In seiner ersten Predigt erklärte Marx die wichtigste Aufgabe des Bischofs: auf die Messe hinzuweisen. Die Kirche ziehe sich damit aber nicht auf den engeren Kreis der Gläubigen zurück – so Mons. Marx:

Die Verkündigung des Evangeliums gehöre in die Mitte der Gesellschaft. Deshalb müßten sich Bischof und Kirche auch politisch und gesellschaftlich einmischen und zu Wort melden.

Der Vorsitzende der deutschen Bischofskonferenz, Karl Kardinal Lehmann, und Kardinal Wetter richteten Grußworte an den neuen Erzbischof.

Die Messe konzelebrierten zahlreiche Kardinäle, Erzbischöfe und Bischöfe sowie hunderte Priester.

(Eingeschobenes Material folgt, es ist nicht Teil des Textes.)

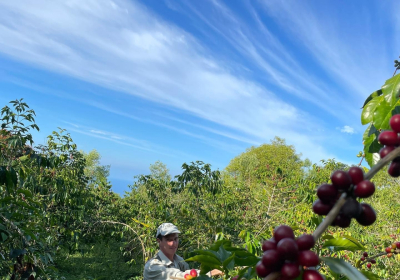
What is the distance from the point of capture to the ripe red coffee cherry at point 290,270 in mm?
510

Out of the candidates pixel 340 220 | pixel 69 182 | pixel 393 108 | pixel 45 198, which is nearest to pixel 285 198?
pixel 69 182

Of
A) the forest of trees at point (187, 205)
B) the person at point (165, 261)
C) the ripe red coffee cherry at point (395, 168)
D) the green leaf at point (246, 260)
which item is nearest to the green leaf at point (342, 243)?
the green leaf at point (246, 260)

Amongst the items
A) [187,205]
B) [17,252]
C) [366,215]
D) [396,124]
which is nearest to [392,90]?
[396,124]

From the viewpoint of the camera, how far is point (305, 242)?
0.54 metres

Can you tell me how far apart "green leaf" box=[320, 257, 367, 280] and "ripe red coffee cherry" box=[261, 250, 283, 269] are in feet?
0.39

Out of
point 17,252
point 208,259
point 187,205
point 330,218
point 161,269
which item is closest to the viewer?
point 330,218

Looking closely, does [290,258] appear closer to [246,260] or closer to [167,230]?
[246,260]

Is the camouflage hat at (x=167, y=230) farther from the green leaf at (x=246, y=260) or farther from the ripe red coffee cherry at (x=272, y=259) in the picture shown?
the ripe red coffee cherry at (x=272, y=259)

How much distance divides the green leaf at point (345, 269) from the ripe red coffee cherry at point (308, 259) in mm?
69

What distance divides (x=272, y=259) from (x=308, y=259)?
0.06 m

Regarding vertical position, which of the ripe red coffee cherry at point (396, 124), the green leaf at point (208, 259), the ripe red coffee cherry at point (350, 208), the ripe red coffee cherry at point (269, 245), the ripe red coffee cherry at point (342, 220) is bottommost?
the green leaf at point (208, 259)

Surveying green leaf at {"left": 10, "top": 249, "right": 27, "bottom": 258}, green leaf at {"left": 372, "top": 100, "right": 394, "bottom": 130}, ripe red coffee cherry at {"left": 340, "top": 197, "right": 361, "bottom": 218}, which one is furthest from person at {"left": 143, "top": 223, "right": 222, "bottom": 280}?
ripe red coffee cherry at {"left": 340, "top": 197, "right": 361, "bottom": 218}

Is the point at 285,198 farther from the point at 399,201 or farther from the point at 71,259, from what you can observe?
the point at 71,259

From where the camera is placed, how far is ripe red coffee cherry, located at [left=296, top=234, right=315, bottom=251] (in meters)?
0.53
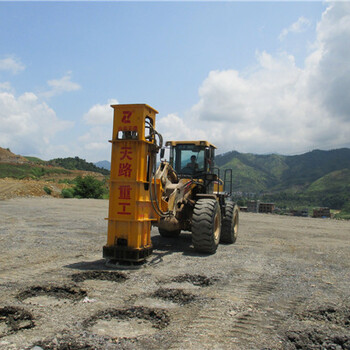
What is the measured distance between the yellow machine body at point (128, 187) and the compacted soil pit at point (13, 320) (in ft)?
8.90

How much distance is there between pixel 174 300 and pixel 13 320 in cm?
213

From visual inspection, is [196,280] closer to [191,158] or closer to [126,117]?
[126,117]

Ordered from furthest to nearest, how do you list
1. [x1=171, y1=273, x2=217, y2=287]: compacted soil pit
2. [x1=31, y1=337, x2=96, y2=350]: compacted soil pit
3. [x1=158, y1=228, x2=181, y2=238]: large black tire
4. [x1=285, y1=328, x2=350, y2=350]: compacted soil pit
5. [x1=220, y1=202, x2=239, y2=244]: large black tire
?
[x1=158, y1=228, x2=181, y2=238]: large black tire
[x1=220, y1=202, x2=239, y2=244]: large black tire
[x1=171, y1=273, x2=217, y2=287]: compacted soil pit
[x1=285, y1=328, x2=350, y2=350]: compacted soil pit
[x1=31, y1=337, x2=96, y2=350]: compacted soil pit

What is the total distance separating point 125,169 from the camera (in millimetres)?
7023

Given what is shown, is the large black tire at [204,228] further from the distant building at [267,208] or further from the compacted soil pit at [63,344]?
the distant building at [267,208]


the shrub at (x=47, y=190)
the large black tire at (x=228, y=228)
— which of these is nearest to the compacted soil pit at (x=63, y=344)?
the large black tire at (x=228, y=228)

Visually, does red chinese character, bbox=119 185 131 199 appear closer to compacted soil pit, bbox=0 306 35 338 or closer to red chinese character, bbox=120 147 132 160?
red chinese character, bbox=120 147 132 160

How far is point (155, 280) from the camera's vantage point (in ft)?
19.6

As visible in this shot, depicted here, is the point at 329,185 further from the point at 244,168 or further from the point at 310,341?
the point at 310,341

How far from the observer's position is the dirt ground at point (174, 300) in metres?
3.70

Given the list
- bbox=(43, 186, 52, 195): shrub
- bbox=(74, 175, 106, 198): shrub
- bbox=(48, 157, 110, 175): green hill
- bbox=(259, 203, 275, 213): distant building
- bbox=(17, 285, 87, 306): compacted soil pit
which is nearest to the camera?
bbox=(17, 285, 87, 306): compacted soil pit

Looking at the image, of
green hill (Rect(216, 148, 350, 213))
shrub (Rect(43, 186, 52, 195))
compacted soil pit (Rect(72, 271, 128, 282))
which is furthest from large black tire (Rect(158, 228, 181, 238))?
green hill (Rect(216, 148, 350, 213))

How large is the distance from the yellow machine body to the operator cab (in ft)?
10.2

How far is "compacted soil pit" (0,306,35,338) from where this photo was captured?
3.77m
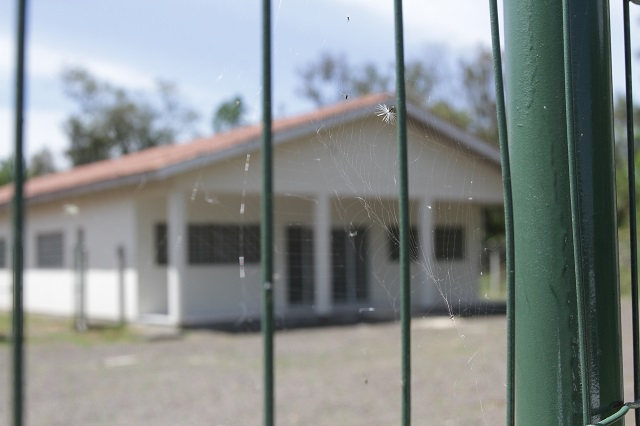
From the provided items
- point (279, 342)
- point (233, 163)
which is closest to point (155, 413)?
point (279, 342)

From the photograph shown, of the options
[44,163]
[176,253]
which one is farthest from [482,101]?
[44,163]

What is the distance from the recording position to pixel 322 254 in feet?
52.4

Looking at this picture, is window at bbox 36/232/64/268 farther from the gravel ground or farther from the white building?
the gravel ground

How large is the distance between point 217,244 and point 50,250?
475 cm

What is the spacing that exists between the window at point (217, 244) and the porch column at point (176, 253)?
148 centimetres

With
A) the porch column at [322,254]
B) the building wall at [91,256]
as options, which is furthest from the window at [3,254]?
the porch column at [322,254]

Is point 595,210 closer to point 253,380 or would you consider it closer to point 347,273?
point 253,380

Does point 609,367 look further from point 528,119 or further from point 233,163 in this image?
point 233,163

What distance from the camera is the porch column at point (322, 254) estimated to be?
15195 mm

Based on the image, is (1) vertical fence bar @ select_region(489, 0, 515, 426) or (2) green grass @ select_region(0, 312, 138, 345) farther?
(2) green grass @ select_region(0, 312, 138, 345)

Auch der Landesbischof der evangelischischen Gemeinschaft, Johannes Friedrich, und der Metropolit der Griechisch-Orthodoxen Gemeinschaft in Deutschland, Augoustinos, besuchten die Messe. Augoustinos schenkte Mons. Marx zur Amtseinführung ein Brustkreuz.


Gesunde Erziehung
Am Rande der Feierlichkeiten befragte die Nachrichtenagentur ‘ddp’ eine Cousine des neuen Erzbischofs über dessen Privatleben.

Er habe bereits sehr früh seine Berufung zum Priesteramt gespürt – so Friedel Marx: „Reinhard wollte schon mit acht Jahren Pastor werden.“ Er habe beim Spielen den Priester dargestellt und für seinen älteren Bruder sei nur die Ministrantenrolle geblieben.

Als Kind sang der spätere Erzbischof mit seinem Großvater Kirchenlieder: „Die liebt Reinhard noch heute.“

Mons. Marx sei immer gesellig gewesen und habe nie eine Freundin gehabt.

Den neuen Erzbischof beschreibt der Verwandte als „weltoffen, kritisch, reformfreudig, direkt und knallhart“.

Nicht der Wunschkandidat
Die Nachrichtenagentur ‘AP’ hat aus ungenannten „gut unterrichteten Kreisen“ erfahren, daß Erzbischof Marx sein Amt angeblich dem Widerstand gegen eine Ernennung des Bischofs von Regensburg, Mons. Gerhard Ludwig Müller, verdankt.

Mons. Müller sei der Wunschkandidat von Papst Benedikt XVI. gewesen.

Doch im Münchner Domkapitel habe eine mögliche Berufung des Regensburger Oberhirten nach München „Entsetzen“ ausgelöst – zitiert ‘AP’ ungenannte „Kirchenkreise“.

In Kirchenkreisen wird auch gemunkelt, daß Bischof Müller, den der Papst im Dezember zum Mitglied der Glaubenskongregation berufen hat, an diese Kongregation wechseln könnte.

Vorbereitend verbringt er angeblich bereits jetzt regelmäßig einige Tage im Monat in Rom.